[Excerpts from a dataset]
◇ ◇ ◇ ◇
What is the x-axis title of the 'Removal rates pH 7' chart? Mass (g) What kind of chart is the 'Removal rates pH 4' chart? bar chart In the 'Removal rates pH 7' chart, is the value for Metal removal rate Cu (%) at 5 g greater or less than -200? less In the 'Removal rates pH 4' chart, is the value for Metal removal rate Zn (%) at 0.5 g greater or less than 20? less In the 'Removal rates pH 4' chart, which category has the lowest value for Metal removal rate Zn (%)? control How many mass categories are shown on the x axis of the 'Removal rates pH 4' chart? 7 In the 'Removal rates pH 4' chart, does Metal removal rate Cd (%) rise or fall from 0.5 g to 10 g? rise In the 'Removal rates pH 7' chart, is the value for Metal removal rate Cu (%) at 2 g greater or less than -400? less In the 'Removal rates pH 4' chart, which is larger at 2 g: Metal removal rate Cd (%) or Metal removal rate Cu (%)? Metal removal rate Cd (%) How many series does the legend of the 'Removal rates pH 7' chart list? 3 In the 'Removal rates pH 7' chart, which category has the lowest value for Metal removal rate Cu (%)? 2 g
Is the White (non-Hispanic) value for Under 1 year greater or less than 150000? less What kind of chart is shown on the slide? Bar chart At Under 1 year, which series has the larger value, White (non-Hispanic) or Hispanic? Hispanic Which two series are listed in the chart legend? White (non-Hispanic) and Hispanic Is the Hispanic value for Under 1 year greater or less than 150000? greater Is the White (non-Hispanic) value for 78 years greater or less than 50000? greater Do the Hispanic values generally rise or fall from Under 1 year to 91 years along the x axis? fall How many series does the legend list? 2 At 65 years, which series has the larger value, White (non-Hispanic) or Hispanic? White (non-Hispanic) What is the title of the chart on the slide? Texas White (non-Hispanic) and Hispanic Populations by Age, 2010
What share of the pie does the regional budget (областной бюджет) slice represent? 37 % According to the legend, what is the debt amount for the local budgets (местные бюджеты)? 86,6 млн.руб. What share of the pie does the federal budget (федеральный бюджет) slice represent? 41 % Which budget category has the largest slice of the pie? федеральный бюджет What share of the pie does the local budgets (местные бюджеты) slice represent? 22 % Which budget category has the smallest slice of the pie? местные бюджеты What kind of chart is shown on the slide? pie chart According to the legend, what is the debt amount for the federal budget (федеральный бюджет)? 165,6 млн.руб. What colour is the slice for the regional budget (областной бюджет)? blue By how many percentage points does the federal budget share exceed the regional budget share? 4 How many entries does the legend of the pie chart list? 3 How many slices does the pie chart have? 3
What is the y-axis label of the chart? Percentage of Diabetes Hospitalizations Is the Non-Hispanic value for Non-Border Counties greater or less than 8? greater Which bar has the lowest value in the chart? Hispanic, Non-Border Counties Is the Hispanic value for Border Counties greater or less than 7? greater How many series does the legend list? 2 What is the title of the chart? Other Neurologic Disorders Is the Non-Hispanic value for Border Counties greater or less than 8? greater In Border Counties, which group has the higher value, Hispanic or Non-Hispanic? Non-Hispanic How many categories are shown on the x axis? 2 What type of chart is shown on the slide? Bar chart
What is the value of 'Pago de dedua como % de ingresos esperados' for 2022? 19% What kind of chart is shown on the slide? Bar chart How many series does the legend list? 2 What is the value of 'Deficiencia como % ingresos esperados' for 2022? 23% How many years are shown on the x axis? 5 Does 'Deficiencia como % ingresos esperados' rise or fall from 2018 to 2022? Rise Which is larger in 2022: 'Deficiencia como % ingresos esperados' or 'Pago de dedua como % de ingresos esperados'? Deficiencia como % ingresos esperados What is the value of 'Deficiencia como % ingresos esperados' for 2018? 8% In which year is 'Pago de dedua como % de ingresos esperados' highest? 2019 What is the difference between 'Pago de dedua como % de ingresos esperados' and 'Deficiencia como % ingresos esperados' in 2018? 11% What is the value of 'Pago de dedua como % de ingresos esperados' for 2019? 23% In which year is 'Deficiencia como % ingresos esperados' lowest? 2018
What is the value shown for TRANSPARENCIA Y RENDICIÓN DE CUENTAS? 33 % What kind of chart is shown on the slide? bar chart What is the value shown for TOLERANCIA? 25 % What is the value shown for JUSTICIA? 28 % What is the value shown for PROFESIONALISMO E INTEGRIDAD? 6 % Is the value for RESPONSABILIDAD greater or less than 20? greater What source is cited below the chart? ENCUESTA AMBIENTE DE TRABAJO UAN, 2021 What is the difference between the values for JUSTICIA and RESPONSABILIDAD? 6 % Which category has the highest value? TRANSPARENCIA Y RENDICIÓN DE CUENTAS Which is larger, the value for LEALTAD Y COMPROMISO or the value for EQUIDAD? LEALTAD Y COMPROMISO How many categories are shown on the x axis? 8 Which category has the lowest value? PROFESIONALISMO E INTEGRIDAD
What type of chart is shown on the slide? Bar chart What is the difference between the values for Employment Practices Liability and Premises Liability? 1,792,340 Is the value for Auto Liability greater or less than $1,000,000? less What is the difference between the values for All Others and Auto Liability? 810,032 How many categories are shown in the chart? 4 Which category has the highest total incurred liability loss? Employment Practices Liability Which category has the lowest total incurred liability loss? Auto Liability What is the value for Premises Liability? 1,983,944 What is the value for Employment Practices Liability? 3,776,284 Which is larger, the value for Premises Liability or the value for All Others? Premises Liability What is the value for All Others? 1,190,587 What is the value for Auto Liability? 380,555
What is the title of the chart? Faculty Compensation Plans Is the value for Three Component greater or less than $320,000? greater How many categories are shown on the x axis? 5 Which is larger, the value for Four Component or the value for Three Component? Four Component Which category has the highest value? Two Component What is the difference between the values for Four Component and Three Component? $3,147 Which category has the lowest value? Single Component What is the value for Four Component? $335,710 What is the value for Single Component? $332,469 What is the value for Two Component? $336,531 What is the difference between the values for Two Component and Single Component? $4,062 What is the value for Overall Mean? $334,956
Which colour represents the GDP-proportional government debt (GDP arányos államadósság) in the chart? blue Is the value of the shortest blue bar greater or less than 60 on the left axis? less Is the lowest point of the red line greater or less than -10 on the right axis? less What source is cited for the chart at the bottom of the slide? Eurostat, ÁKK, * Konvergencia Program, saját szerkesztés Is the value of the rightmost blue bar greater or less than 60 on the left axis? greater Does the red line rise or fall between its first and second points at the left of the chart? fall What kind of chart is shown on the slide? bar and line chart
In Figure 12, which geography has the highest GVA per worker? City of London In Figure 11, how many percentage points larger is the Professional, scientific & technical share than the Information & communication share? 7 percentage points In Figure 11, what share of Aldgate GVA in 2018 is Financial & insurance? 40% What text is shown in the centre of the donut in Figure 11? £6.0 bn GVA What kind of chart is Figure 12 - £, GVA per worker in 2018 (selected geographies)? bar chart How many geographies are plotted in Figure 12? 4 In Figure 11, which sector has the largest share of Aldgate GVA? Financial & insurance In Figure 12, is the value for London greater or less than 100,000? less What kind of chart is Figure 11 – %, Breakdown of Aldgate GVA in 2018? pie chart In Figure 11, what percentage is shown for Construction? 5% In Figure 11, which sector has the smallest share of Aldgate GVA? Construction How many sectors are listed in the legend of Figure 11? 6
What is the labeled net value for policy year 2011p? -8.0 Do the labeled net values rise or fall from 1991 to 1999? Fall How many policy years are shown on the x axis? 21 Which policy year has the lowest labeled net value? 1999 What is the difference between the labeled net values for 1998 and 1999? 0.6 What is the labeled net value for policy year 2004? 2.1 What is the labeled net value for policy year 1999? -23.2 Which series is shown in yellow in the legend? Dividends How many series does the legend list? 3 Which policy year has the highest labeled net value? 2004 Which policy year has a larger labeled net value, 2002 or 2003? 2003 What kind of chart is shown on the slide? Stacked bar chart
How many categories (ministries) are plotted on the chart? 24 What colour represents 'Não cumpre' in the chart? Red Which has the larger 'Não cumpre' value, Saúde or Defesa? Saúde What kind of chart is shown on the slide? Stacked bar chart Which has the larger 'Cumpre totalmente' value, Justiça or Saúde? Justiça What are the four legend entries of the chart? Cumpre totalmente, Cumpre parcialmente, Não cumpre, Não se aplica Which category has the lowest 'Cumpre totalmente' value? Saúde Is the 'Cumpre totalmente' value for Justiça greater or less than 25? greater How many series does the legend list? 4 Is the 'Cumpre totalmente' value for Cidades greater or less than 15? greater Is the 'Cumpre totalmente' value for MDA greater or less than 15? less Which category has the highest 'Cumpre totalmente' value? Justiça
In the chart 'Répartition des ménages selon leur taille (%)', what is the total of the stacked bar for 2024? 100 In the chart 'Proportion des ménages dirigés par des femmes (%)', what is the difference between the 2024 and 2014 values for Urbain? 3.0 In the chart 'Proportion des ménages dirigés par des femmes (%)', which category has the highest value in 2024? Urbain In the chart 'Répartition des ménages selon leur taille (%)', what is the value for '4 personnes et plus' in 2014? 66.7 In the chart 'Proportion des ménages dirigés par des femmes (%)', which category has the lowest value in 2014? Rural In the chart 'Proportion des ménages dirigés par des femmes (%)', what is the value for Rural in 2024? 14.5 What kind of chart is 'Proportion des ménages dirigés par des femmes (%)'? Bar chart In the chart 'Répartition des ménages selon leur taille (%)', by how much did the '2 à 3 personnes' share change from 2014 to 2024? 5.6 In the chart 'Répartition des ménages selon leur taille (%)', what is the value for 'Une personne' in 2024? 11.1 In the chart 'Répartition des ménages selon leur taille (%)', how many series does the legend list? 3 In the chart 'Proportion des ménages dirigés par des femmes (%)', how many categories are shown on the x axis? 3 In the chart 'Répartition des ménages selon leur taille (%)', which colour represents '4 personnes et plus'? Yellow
◇ ◇ ◇ ◇
* _How to complete this task_
Copy out, word for word, the lines from the start of the items through the line containing "Is the White (non-Hispanic) value for Under", including that line.

* _Answer box_
What is the x-axis title of the 'Removal rates pH 7' chart? Mass (g) What kind of chart is the 'Removal rates pH 4' chart? bar chart In the 'Removal rates pH 7' chart, is the value for Metal removal rate Cu (%) at 5 g greater or less than -200? less In the 'Removal rates pH 4' chart, is the value for Metal removal rate Zn (%) at 0.5 g greater or less than 20? less In the 'Removal rates pH 4' chart, which category has the lowest value for Metal removal rate Zn (%)? control How many mass categories are shown on the x axis of the 'Removal rates pH 4' chart? 7 In the 'Removal rates pH 4' chart, does Metal removal rate Cd (%) rise or fall from 0.5 g to 10 g? rise In the 'Removal rates pH 7' chart, is the value for Metal removal rate Cu (%) at 2 g greater or less than -400? less In the 'Removal rates pH 4' chart, which is larger at 2 g: Metal removal rate Cd (%) or Metal removal rate Cu (%)? Metal removal rate Cd (%) How many series does the legend of the 'Removal rates pH 7' chart list? 3 In the 'Removal rates pH 7' chart, which category has the lowest value for Metal removal rate Cu (%)? 2 g
Is the White (non-Hispanic) value for Under 1 year greater or less than 150000? less What kind of chart is shown on the slide? Bar chart At Under 1 year, which series has the larger value, White (non-Hispanic) or Hispanic? Hispanic Which two series are listed in the chart legend? White (non-Hispanic) and Hispanic Is the Hispanic value for Under 1 year greater or less than 150000? greater Is the White (non-Hispanic) value for 78 years greater or less than 50000? greater Do the Hispanic values generally rise or fall from Under 1 year to 91 years along the x axis? fall How many series does the legend list? 2 At 65 years, which series has the larger value, White (non-Hispanic) or Hispanic? White (non-Hispanic) What is the title of the chart on the slide? Texas White (non-Hispanic) and Hispanic Populations by Age, 2010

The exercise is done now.